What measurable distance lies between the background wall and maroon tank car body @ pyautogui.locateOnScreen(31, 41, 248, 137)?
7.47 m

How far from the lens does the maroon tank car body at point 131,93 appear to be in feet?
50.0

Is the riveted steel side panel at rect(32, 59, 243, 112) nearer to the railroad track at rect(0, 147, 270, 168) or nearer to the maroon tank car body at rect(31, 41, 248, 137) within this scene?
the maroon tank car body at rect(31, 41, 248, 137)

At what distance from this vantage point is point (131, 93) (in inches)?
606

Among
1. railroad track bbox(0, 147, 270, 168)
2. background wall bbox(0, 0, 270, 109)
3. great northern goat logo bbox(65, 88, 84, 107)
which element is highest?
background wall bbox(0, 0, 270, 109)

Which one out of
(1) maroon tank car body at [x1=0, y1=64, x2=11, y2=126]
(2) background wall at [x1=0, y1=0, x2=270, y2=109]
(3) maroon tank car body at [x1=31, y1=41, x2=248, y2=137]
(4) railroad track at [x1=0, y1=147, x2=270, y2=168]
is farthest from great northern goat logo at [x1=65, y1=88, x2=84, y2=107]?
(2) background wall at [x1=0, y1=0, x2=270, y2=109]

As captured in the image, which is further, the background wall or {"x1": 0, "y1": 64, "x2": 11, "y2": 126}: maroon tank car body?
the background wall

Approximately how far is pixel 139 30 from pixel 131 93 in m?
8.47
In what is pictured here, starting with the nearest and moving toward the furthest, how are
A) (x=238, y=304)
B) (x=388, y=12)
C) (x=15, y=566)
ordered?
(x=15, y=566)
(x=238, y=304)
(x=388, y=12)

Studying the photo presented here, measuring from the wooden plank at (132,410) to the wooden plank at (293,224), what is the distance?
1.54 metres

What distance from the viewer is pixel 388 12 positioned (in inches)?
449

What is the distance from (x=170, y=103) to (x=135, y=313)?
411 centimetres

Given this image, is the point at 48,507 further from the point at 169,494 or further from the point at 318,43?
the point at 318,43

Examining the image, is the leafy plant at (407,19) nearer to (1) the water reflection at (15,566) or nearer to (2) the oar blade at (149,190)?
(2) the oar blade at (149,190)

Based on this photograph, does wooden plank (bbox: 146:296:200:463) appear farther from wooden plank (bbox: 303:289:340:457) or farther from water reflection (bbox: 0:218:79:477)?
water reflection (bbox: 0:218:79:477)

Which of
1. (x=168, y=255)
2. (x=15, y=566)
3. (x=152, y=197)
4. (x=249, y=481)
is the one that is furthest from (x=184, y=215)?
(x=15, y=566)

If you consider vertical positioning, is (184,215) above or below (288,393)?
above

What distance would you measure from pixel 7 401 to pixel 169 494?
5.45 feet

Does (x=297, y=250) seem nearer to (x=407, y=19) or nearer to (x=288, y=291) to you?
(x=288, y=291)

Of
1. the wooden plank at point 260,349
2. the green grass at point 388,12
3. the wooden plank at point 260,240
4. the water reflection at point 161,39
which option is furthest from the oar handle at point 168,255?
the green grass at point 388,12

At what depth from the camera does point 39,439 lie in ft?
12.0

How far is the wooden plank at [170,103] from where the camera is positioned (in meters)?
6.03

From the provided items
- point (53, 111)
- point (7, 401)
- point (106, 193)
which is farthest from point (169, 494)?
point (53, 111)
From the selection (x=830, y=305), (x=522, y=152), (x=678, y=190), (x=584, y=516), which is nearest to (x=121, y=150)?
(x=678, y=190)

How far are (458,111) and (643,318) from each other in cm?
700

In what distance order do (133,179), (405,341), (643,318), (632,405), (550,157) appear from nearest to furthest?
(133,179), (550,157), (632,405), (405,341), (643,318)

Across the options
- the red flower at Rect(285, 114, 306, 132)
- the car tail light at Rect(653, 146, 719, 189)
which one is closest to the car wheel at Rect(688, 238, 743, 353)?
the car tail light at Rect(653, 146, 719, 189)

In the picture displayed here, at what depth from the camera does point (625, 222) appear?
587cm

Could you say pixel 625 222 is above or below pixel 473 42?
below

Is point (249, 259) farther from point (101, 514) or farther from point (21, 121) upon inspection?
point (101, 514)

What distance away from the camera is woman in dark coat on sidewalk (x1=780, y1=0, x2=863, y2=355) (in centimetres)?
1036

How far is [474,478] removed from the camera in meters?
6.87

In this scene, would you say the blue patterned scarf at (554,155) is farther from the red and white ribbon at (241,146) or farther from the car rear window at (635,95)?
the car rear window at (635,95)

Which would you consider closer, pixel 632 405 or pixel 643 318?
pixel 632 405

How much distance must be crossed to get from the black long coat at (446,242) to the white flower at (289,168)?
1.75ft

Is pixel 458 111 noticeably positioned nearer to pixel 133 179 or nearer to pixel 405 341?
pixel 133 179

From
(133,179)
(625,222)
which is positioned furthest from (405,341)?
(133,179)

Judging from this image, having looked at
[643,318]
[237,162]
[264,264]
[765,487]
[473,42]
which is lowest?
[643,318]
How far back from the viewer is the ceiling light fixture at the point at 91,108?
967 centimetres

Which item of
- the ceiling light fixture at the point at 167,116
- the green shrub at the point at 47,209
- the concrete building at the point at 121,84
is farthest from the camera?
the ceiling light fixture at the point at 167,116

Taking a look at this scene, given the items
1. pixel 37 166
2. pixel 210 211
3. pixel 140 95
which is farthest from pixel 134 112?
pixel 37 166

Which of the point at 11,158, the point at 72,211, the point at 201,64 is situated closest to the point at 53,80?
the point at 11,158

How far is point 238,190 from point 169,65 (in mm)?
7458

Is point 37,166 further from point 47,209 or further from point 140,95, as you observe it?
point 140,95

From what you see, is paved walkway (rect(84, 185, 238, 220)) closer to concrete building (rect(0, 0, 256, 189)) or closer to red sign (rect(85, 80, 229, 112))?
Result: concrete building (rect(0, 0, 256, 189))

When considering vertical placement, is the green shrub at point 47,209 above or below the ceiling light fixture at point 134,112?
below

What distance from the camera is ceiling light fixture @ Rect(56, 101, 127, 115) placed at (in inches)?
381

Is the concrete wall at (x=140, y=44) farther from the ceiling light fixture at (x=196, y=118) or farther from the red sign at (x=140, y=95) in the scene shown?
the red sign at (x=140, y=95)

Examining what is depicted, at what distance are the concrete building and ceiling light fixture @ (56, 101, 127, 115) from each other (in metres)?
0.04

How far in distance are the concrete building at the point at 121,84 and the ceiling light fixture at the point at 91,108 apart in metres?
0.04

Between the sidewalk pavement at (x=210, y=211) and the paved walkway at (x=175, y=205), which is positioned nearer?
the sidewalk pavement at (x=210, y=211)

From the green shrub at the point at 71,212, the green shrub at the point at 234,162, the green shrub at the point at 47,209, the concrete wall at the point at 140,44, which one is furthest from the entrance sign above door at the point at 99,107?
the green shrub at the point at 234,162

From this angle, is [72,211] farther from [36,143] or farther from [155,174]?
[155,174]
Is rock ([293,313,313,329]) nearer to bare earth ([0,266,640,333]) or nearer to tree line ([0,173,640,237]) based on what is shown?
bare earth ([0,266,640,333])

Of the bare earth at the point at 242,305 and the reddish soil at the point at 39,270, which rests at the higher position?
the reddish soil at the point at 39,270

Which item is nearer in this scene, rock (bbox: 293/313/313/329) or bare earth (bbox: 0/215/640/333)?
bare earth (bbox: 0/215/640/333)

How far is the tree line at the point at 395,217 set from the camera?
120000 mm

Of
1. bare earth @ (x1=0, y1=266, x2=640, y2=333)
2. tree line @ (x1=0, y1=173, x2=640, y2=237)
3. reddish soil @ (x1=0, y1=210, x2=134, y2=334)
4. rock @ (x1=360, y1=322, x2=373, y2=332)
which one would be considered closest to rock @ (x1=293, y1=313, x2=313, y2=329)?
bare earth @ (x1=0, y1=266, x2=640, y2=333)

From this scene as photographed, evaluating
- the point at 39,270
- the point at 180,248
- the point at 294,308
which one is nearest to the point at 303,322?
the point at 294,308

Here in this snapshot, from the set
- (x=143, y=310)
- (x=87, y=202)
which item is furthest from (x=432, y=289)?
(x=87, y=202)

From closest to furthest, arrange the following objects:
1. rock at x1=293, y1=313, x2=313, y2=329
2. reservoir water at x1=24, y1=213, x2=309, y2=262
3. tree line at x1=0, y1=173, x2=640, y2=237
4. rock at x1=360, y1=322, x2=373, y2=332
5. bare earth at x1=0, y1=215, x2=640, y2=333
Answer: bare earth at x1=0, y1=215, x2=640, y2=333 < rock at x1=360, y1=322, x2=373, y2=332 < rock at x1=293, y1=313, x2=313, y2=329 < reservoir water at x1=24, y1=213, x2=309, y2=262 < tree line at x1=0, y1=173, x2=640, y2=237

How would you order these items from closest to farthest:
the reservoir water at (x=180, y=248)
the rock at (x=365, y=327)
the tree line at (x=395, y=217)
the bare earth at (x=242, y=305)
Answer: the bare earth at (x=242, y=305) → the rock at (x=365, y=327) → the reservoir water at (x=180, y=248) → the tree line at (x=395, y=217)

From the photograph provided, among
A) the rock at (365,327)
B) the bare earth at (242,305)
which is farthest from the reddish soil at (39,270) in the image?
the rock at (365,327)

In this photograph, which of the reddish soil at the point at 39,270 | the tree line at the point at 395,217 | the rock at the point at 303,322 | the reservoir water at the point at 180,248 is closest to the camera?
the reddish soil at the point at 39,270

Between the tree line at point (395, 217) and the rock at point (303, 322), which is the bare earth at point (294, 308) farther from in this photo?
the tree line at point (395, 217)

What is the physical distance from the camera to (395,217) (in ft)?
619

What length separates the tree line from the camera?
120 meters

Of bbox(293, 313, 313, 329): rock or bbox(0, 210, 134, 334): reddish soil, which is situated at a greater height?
• • •
Consegna:
Ricopia parola per parola le righe dell'elenco qui sopra, dalla prima fino a quella che contiene "411 centimetres", inclusa.

Risposta:
What measurable distance lies between the background wall and maroon tank car body @ pyautogui.locateOnScreen(31, 41, 248, 137)?
7.47 m

How far from the lens does the maroon tank car body at point 131,93 appear to be in feet?
50.0

Is the riveted steel side panel at rect(32, 59, 243, 112) nearer to the railroad track at rect(0, 147, 270, 168) or nearer to the maroon tank car body at rect(31, 41, 248, 137) within this scene?
the maroon tank car body at rect(31, 41, 248, 137)

At what distance from this vantage point is point (131, 93) (in inches)?
606

Among
1. railroad track bbox(0, 147, 270, 168)
2. background wall bbox(0, 0, 270, 109)
3. great northern goat logo bbox(65, 88, 84, 107)
which element is highest?
background wall bbox(0, 0, 270, 109)

Which one out of
(1) maroon tank car body at [x1=0, y1=64, x2=11, y2=126]
(2) background wall at [x1=0, y1=0, x2=270, y2=109]
(3) maroon tank car body at [x1=31, y1=41, x2=248, y2=137]
(4) railroad track at [x1=0, y1=147, x2=270, y2=168]
is farthest from great northern goat logo at [x1=65, y1=88, x2=84, y2=107]?
(2) background wall at [x1=0, y1=0, x2=270, y2=109]

As captured in the image, which is further, the background wall or {"x1": 0, "y1": 64, "x2": 11, "y2": 126}: maroon tank car body?
the background wall

Approximately how far is pixel 139 30 from pixel 131 93 in m?
8.47
In what is pictured here, starting with the nearest and moving toward the furthest, how are
A) (x=238, y=304)
B) (x=388, y=12)
C) (x=15, y=566)
ordered?
(x=15, y=566)
(x=238, y=304)
(x=388, y=12)

Studying the photo presented here, measuring from the wooden plank at (132,410) to the wooden plank at (293,224), what is the distance?
1.54 metres

What distance from the viewer is pixel 388 12 positioned (in inches)?
449

What is the distance from (x=170, y=103) to (x=135, y=313)?
411 centimetres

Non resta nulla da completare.